In Israel, elections are always called early. Thus, to exercise his basic right to run for office while still complying with the ridiculous one-year cooling-off period, a journalist would have to give up his livelihood two years before the official election date, on the assumption that it will probably be advanced. Effectively, journalists' right to run for office would be abolished.
The right wing is correct. Its concern for its continued hold on power is justified.

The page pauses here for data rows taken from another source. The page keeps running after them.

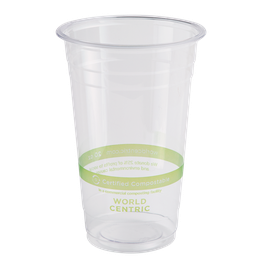 [CP-CS-20] 20 oz PLA Clear Plastic Cup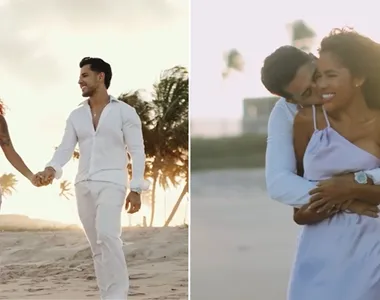 Sthe Matos e Kevi Jonny contaram novidade para os fãs sobre data da festa de casamento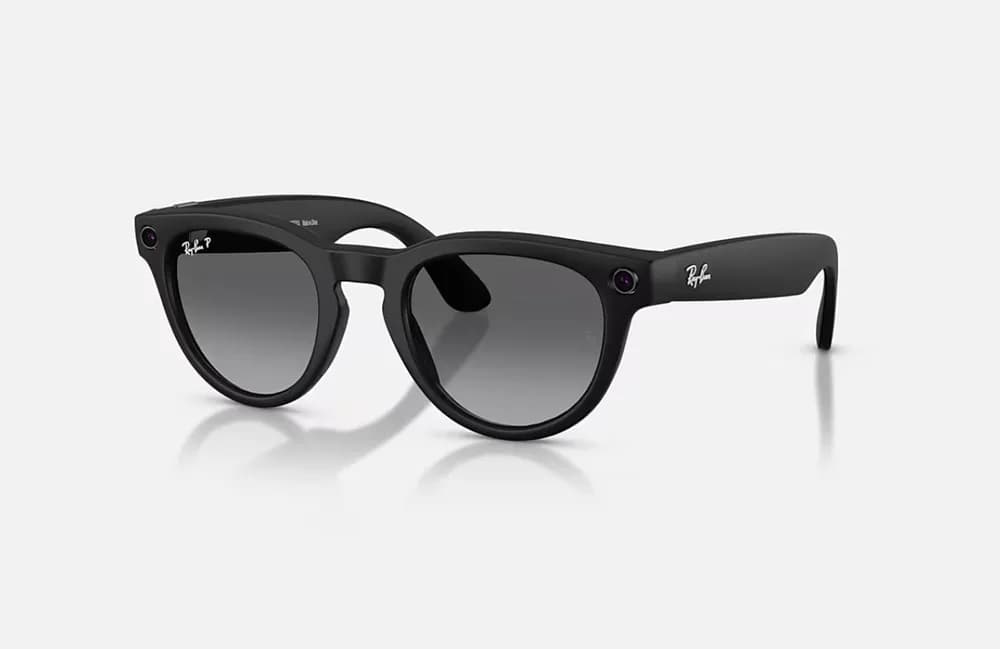 Ray-Ban Meta Headliner Gen 2 AI Glasses Matte Black/Polar Gradient Graphite RW4013 601ST3 50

The public's anger is well-founded, because those rising up against Israel aren't so-called "wild weeds."
Just this week, one of the two leading Ashkenazi Haredi rabbis, Aharon Leib Shteinman, ruled that "secular people are a 'mixed multitude' that hates Jews." In the Orthodox tradition, the term "mixed multitude" refers to Amalekites - the Jews' traditional enemies - who pretended to be Jews and were responsible for all the disasters that subsequently befell the Jewish people. In theological terms, this expression is every bit as harsh as "Nazi." This is spittle more vile than what a Haredi extremist aimed at an 8-year-old girl in Beit Shemesh.
Shakespeare's Macbeth trusted in a prophesy that said his reign would endure until Great Birnam wood came to high Dunsinane hill. Faced with this spittle, an entire forest - hundreds of thousands of people who have previously been missing from the polling booths - is starting to move. Lapid's decision to go into politics is part of that change.
So instead of hiding behind laws that will in any case be ruled unconstitutional, Prime Minister Benjamin Netanyahu would do better to come to grips with the fact that his time in power is drawing to a close.